Dixie Lee Junction is an unincorporated community in Loudon County, Tennessee, United States, situated at the intersection of U.S. Route 70 (US 70) and U.S. Route 11 (US 11). The community is named for its historical location at the junction of the eastern leg of the Dixie Highway (which followed US 70 through the region) and the Lee Highway (which followed US 11). From the advent of automobile travel in the late 1920s until the construction of the Interstate Highway System in the late 1950s and 1960s, these two highways were major cross-country routes, and Dixie Lee Junction developed as a "last chance" stopover for tourists traveling southward from Knoxville. While the completion of the interstates drew away most of the cross-country traffic, the US 70/US 11 intersection still serves a strategic role as the western end of the four-lane Kingston Pike, a major commercial thoroughfare in western Knox County.

The Dixie Lee Junction community lies adjacent to the town of Farragut, with the Knox-Loudon county line (which runs perpendicular to Kingston Pike) being the technical boundary between the two communities. US 70 approaches Dixie Lee Junction from Kingston to the west, and US 11 approaches from Lenoir City to the southwest. The merged highways then continue eastward for 20 mi through Farragut and Knoxville. Two major interstate highways, Interstate 40 (I-40) and I-75, merge just northwest of Dixie Lee Junction.

The Dixie Highway was conceived in 1914 to provide a convenient route from the Midwestern United States to Florida. Its eastern section entered downtown Knoxville via Broadway before veering westward along Cumberland Avenue and out into West Knoxville along Kingston Pike. The Lee Highway, which connected New York and San Francisco, entered Knoxville from Bean Station to the northeast, and merged with the Dixie Highway in downtown Knoxville.
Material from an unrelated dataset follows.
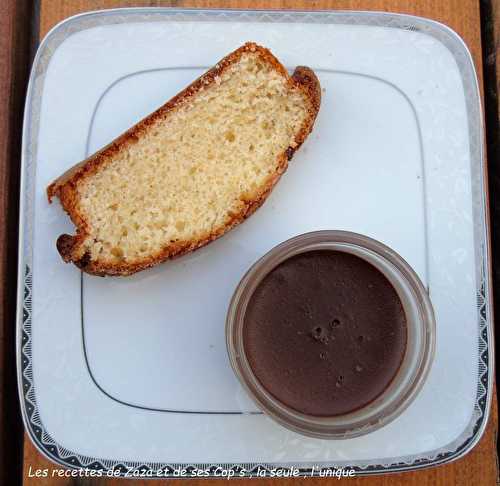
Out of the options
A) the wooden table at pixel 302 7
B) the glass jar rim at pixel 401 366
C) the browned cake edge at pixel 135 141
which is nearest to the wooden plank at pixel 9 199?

Knoxville lay along the Dixie Highway roughly halfway between the Midwestern states and Florida, and thus made a convenient place for Florida-bound tourists to stop for the night. Throughout the 1930s, 1940s, and 1950s, Kingston Pike was lined with motor courts and motels, and restaurants with oddly-shaped buildings and flashy signs designed to catch the attention of passers-by. Businesses in Dixie Lee Junction during this period consisted of "last-chance" ventures that provided food, fuel, and other supplies before south-bound drivers entered a predominantly-rural stretch of the highway en route to Chattanooga.

==Arts and culture==

Ronnie James Dio's band Elf released a song "Dixie Lee Junction" about the community on their 1972 album Elf.